Seems to me that was a very long winded way of saying that we shouldn't completely blame people for their actions because they may have had a screwed up life which caused them to get the way they are.


Yeah, but putting it that way is too easy. It really sounds like an opinion, whereas developmental psychology and developmental neurobiology actually EXPLAIN (what you disparage as "long winded") how these things become MECHANISTICALLY. It is cause-effect. An abusive husband -> stressed out pregnant mother -> stress hormones influence the organization of the hypothalamic-pituitary-adrenal stress axis of the developing fetus -> Baby is born (lets say without a stressful birth) without the normal vaginal route to spare her vagina the widening -> not going through the vagina deprives the infant of important probacteria -> Mother decides not to breastfeed to spare her sagging breasts -> Infant doesn't receive the important immunological factors from the mothers breastmilk -> infant develops Asthma, or Sensory Delay issues as a result of immune deficiencies.
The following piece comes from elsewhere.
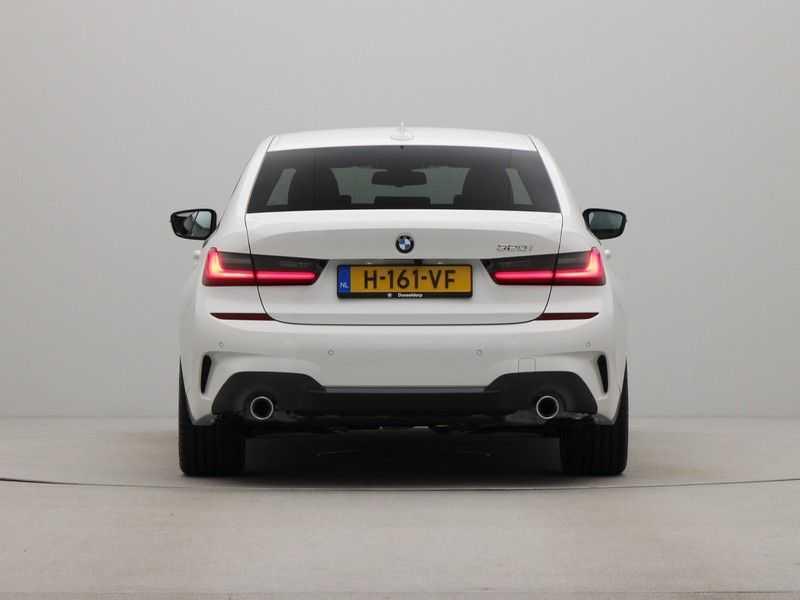 BMW 3 Serie Sedan 320i High Executive M-Sport Automaat afbeelding 9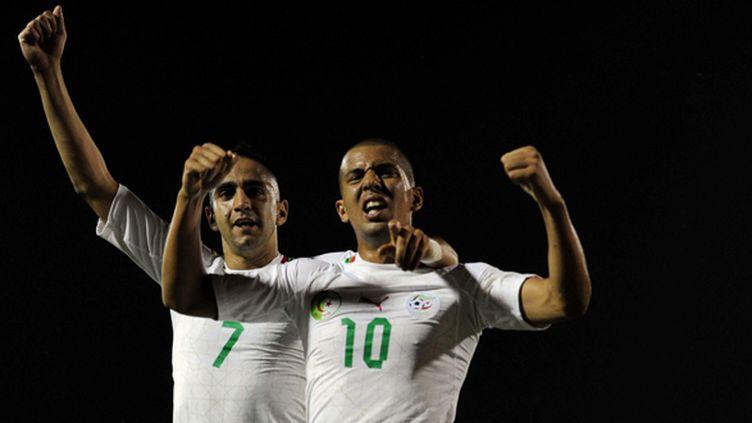 Ryad Boudebouz (à gauche) fait partie des 30 Algériens retenus par Halihlodzic, tout comme Sofiane Feghouli (à droite) (FAROUK BATICHE / AFP)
See the cause and effect process? The details are interesting. Simply saying "the death penalty is wrong", out of an intuitive conviction, may be right, but is anything but logically convincing. On the other hand, knowing that affect communication engenders certain responses in the infant - which in turn shapes how how his genes express themselves - is fundamentally transformational. This is a HUGE step forward for the human species.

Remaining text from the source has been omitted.